ISC Recently installed lighting around the 2.5 mile high banked Superspeedway to allow the competitors to run the nearly unbearable July race under the coolness of the night. While this spelled relief for the drivers and fans alike, it meant more research needed to go into a more neutral, cool track setup that would withstand the drastic cooling track temps throughout the night. Thus with the installation of lights, a virtually new track showed its head.
Again a soft and stable setup is key here. You must keep the car low and out of the wind, but still draft your way to the front. Make sure you can save your tires until you really need them, at the end of the race most people won't be able to stick on the lower groove through the entire turn, and you can pull low the take the position while they dance with the wall.
Another key is a good pitstop.
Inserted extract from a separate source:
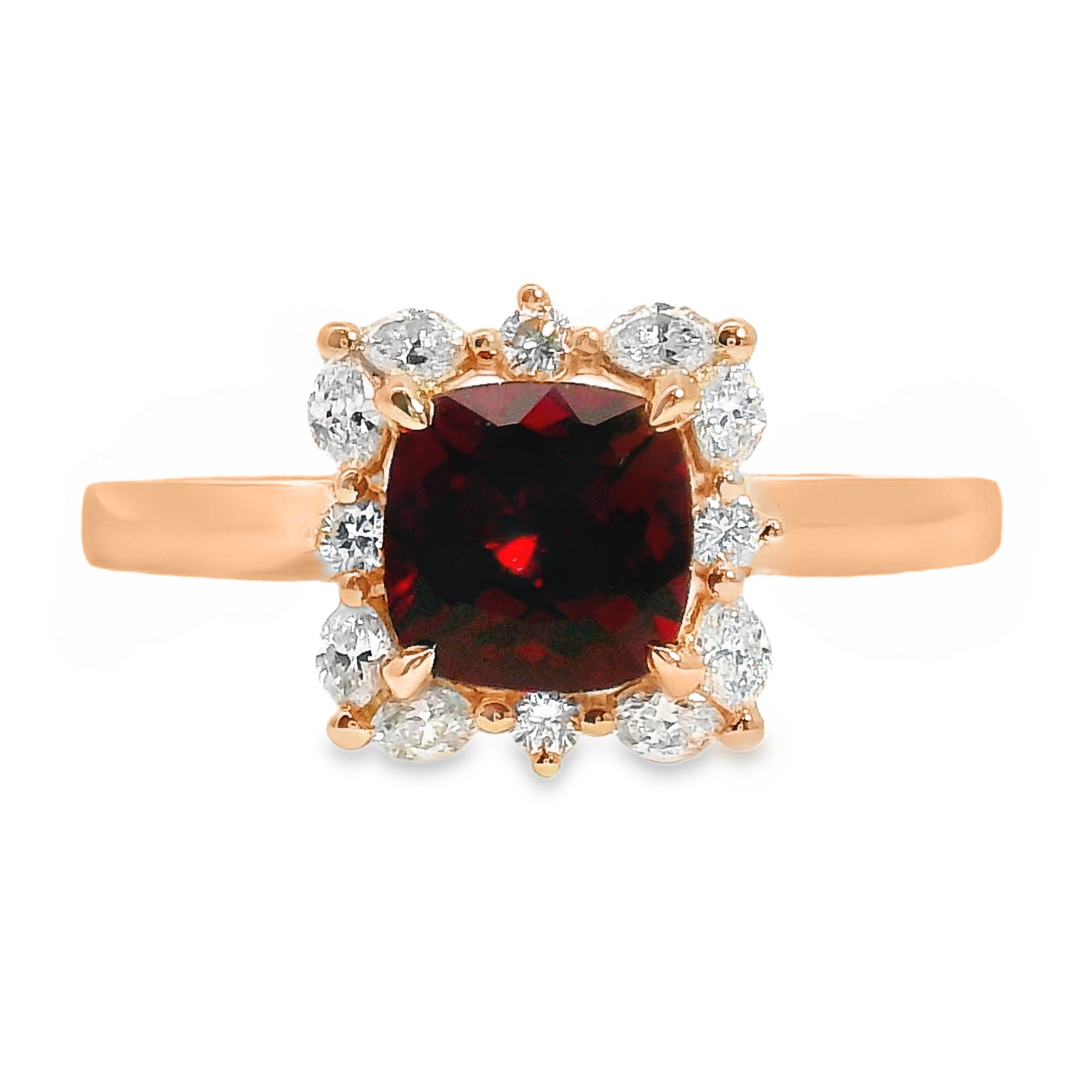 Marilyn Ring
With speeds constant and near 200mph, a green flag stop will cause you to lose a lap, so hit your marks, and if playing with yellows on, try to wait until the very last possible moment to pit, just in case you catch a break.
Daytona is much more narrow than Talladega, NASCAR's other plate track. This means the turn 4 and turn 2 exit walls will sneak up on you before you know it. Try to use up all of the track, but be ready to drop low off of the exit of 2 or 4 quickly to pass the cars you get a good run on.